Mentre però il rapporto con Hayek sarebbe continuato a distanza, seppure in modo critico ma fondato su reciproca stima, quello con Rothbard, dopo una iniziale frequentazione nel Collective – il gruppo di amici e sostenitori oggettivisti creato da Ayn Rand agli inizi degli anni Cinquanta a New York e vivacemente attivo fino allo “scisma” del 1968 – sarebbe stato interrotto bruscamente e definitivamente per motivi personali. 

Anche lo stretto e intenso rapporto con Isabel Paterson sarebbe stato troncato nel 1948 in modo irreversibile per più ragioni, sia personali che ideologiche, tra cui la discordanza in fatto di religione, che Paterson, deista, voleva coniugare con il capitalismo, seppure in un regime di separazione, e che Rand, atea, voleva invece escludere da ogni rapporto con la vita sociale.

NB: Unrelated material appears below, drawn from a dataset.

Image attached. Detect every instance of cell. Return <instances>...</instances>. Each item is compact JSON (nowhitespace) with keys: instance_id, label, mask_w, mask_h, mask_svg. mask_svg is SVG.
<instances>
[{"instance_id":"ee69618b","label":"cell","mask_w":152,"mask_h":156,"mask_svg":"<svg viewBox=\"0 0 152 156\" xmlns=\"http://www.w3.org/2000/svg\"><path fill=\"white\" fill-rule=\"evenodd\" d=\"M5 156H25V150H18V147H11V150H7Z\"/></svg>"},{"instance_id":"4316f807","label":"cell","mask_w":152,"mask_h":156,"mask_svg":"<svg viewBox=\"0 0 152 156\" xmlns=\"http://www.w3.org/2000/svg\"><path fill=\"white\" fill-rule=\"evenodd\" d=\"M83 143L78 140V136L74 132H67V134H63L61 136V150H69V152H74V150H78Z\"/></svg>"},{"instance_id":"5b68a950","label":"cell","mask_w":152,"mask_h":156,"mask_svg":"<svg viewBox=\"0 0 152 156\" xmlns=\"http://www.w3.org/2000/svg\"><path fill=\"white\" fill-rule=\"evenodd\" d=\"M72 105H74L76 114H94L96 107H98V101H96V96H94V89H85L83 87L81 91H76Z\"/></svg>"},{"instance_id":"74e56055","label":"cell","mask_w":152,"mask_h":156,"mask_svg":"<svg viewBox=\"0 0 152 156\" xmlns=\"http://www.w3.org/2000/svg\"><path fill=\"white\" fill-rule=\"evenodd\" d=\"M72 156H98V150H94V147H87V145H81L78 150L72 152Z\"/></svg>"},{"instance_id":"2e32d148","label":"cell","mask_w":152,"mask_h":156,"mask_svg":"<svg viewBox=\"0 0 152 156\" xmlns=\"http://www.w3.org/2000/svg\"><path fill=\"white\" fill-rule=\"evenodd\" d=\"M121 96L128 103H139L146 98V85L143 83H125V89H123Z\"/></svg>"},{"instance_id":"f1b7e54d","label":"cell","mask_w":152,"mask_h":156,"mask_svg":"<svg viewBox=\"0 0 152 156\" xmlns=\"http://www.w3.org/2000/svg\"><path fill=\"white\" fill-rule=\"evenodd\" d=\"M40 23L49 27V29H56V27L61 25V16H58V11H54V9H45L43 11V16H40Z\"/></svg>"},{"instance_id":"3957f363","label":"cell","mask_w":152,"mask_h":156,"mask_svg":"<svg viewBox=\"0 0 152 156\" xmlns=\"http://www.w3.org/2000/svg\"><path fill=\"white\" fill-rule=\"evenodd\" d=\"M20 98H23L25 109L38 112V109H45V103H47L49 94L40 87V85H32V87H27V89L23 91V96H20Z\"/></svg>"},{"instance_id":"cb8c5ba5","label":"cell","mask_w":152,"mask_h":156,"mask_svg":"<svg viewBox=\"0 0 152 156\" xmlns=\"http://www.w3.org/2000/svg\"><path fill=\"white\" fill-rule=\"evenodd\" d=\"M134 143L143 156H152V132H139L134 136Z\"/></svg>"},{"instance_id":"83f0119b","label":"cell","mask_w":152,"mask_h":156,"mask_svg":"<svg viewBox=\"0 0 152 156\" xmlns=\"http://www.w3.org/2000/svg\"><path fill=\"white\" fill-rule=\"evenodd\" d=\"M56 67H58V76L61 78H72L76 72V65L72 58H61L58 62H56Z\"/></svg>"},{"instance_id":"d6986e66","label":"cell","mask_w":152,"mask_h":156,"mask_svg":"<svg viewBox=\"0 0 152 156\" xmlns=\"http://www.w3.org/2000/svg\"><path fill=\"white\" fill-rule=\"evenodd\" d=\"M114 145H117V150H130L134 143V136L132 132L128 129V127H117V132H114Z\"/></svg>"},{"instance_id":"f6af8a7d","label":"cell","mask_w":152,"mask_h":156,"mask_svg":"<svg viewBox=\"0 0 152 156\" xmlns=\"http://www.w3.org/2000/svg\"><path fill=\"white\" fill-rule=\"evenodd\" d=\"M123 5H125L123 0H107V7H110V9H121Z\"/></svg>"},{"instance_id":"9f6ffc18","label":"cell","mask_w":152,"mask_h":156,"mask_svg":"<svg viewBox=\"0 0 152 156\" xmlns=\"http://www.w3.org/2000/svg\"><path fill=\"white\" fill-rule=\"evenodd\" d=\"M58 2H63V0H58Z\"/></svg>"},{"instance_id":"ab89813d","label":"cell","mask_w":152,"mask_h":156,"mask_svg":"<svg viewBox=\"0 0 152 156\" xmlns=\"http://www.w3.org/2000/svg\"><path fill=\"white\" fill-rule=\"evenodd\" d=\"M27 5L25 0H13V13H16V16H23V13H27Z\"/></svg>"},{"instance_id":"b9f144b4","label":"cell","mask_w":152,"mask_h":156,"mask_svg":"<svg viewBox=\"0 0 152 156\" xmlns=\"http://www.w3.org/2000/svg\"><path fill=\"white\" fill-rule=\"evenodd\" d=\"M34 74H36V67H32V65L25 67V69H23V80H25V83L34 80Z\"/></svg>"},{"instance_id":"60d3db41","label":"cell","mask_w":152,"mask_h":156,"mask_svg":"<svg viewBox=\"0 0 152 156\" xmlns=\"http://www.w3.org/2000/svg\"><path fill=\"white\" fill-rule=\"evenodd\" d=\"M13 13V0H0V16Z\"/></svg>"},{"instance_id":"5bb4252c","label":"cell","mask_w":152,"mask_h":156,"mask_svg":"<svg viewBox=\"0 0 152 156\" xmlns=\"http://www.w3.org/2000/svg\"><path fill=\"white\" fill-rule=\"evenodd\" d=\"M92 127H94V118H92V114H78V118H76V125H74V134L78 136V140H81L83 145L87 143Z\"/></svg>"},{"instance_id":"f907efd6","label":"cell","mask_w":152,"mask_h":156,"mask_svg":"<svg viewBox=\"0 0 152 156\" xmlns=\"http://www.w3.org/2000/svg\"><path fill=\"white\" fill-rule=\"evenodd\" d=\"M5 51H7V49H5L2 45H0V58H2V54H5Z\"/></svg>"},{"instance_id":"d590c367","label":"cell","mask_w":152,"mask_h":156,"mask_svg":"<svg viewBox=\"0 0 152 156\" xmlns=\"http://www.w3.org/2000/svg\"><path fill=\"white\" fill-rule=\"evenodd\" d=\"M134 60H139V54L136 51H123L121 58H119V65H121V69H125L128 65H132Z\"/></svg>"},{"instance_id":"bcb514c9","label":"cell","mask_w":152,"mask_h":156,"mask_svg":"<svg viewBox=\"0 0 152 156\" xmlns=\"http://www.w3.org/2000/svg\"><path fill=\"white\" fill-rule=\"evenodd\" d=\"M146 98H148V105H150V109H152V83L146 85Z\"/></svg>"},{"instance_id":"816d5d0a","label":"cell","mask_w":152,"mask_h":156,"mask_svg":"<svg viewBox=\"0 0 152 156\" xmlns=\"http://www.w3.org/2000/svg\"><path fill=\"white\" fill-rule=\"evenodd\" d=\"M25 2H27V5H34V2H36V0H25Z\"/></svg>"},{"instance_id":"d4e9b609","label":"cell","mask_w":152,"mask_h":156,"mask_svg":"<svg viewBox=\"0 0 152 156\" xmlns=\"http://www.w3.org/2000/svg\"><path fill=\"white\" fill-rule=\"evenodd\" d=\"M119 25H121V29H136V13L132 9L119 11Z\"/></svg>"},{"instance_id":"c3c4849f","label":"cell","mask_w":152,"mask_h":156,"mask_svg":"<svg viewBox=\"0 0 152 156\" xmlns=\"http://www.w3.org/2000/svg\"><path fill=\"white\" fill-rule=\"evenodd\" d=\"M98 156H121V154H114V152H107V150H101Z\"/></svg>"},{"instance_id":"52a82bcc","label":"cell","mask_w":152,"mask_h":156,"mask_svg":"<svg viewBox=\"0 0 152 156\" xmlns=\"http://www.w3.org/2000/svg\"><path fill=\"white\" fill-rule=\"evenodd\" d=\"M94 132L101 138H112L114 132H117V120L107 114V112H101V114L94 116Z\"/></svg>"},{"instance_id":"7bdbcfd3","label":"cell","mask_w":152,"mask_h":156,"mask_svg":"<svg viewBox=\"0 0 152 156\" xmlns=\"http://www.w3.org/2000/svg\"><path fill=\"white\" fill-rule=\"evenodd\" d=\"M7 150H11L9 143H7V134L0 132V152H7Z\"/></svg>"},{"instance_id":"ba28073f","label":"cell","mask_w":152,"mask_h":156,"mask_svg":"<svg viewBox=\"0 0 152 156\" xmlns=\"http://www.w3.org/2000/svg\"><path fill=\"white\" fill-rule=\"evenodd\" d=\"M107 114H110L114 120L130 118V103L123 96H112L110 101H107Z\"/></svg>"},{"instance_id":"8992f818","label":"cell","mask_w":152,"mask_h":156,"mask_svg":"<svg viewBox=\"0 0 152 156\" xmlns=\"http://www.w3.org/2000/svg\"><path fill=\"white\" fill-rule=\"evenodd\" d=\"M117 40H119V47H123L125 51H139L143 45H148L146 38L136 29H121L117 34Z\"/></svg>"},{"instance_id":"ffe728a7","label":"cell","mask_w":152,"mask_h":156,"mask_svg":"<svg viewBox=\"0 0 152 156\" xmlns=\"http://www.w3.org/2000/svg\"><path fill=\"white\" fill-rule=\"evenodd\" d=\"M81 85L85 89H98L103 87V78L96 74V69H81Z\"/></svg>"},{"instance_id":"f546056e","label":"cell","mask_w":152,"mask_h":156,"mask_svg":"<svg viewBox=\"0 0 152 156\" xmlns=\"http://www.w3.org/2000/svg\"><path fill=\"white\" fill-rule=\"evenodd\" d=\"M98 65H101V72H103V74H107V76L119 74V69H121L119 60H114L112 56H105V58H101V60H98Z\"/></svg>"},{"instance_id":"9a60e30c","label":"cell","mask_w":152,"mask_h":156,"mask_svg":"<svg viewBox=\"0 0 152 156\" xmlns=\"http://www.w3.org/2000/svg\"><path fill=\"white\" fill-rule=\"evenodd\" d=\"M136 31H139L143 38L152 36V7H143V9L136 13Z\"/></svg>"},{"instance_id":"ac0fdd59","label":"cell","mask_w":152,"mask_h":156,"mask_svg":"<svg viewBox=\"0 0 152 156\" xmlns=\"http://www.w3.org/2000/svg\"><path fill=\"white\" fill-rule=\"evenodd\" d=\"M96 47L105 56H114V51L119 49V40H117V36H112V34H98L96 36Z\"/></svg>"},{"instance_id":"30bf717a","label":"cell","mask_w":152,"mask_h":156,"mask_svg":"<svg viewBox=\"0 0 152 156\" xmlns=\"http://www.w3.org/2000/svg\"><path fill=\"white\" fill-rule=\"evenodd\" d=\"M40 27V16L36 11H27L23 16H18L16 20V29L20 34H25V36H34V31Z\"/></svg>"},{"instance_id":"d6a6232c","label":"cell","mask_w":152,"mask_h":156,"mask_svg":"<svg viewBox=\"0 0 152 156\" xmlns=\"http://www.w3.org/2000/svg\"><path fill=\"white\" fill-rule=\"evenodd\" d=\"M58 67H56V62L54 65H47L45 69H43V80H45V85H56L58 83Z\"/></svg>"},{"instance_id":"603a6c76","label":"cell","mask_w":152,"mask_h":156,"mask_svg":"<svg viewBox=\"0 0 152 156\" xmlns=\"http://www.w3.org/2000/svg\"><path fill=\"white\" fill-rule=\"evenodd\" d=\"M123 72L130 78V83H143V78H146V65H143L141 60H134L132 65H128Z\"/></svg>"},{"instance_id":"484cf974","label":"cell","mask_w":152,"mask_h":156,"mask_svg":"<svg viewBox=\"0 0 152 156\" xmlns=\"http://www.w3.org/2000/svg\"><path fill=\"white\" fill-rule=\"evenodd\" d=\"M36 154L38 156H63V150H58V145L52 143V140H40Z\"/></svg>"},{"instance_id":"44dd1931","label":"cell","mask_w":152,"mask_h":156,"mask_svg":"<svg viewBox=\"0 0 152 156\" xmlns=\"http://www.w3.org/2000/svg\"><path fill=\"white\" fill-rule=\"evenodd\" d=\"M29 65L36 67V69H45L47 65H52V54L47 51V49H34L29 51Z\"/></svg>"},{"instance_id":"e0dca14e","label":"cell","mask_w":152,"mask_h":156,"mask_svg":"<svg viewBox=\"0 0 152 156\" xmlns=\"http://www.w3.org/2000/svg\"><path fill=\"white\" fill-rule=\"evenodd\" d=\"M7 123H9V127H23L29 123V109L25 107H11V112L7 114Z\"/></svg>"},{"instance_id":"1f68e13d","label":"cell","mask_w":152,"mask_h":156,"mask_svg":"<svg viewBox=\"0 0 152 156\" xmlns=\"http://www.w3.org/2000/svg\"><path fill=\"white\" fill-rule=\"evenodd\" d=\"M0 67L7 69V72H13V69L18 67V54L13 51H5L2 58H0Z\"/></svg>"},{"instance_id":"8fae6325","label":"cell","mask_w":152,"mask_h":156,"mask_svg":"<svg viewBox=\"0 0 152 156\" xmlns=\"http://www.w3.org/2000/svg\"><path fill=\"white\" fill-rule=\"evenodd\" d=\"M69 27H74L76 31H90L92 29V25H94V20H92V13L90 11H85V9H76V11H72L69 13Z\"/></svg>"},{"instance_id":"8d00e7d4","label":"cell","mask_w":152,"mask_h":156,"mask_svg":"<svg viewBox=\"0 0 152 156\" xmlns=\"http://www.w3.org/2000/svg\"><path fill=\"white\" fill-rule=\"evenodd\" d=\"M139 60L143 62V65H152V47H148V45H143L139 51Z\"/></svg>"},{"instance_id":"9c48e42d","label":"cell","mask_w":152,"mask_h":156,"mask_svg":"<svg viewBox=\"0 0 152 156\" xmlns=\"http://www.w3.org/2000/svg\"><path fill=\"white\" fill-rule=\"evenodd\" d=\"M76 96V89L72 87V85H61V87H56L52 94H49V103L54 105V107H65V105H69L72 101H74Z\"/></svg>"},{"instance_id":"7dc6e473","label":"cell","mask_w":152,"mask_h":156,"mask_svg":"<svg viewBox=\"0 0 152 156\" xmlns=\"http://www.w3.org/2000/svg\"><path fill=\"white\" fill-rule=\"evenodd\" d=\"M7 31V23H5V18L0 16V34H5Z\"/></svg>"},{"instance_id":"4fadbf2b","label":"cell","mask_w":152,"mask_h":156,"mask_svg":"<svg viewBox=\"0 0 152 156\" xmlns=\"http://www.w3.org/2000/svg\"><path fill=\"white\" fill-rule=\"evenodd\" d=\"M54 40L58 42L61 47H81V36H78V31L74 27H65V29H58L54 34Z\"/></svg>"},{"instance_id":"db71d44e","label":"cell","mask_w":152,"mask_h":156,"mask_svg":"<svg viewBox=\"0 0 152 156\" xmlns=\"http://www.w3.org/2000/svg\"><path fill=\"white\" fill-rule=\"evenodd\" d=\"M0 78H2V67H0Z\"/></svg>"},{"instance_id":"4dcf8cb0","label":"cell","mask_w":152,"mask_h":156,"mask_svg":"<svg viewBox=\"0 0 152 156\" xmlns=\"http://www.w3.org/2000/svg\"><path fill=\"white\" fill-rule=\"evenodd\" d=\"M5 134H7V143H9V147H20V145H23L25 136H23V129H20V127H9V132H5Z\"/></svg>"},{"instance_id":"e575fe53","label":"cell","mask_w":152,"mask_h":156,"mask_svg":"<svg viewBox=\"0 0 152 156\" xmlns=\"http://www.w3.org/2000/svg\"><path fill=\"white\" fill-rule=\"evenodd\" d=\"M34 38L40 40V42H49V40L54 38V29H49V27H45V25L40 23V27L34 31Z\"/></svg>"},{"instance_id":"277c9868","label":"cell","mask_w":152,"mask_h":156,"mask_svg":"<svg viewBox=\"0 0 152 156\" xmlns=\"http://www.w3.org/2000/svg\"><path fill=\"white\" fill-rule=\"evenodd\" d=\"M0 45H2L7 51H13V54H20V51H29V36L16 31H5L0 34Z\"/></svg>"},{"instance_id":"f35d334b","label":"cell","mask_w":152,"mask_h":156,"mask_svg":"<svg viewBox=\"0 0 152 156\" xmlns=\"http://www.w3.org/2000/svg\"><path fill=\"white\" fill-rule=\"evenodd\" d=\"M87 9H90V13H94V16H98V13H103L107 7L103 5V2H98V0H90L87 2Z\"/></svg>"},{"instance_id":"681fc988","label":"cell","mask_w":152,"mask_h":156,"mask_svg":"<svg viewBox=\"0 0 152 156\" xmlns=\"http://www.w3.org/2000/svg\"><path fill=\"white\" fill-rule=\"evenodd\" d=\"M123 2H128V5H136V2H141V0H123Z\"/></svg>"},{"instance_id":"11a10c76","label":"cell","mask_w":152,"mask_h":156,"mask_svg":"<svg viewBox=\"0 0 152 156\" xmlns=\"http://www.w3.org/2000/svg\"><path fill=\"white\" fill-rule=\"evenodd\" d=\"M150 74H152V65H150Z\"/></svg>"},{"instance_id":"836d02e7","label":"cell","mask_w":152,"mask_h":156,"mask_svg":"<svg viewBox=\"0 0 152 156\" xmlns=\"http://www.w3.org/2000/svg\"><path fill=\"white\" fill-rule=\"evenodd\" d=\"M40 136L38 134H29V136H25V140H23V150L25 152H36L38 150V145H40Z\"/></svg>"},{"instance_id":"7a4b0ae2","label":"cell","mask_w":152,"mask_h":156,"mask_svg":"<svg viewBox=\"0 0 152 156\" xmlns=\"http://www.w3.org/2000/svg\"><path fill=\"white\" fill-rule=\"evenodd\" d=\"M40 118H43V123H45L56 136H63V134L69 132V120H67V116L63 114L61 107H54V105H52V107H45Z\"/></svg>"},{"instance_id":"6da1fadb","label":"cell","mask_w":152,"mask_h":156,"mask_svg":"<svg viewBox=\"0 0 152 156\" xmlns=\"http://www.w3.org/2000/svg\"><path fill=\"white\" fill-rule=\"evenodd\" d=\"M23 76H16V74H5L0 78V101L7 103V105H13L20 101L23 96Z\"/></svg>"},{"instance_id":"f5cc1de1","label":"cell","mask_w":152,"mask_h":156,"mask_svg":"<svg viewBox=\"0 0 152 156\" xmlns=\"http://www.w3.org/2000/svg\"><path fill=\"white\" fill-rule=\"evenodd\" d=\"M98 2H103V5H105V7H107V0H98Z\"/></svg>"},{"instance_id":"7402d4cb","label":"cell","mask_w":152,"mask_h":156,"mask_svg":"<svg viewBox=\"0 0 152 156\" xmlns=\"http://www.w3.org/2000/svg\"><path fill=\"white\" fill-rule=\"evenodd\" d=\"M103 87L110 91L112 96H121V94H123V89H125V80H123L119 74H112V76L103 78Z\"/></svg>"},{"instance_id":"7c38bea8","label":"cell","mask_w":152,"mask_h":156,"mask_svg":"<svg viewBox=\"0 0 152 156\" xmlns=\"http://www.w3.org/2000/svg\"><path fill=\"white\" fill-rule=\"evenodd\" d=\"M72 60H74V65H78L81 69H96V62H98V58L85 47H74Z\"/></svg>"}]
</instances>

Eppure con lei aveva avuto fin dal 1940-41 un’amicizia intellettuale di reciproco supporto e influenza con ricadute rilevanti sul piano formativo e produttivo: ad esempio, era stata Isabel Paterson a iniziarla alla storia politico-istituzionale americana e ai Founding Fathers, e probabilmente anche a John Locke e ai liberali classici, mentre era stata lei a dare dei suggerimenti a Paterson per il suo libro “The God of the Machine”.

Il quale era stato pubblicato nel 1943, l’anno zero del libertarismo americano segnato dall’uscita contemporanea dei suoi tre testi fondativi: “The God of the Machine” di Paterson, “The Fountainhead” di Rand e “The Discovery of Freedom” di Rose Wilder Lane. Così almeno secondo certa critica.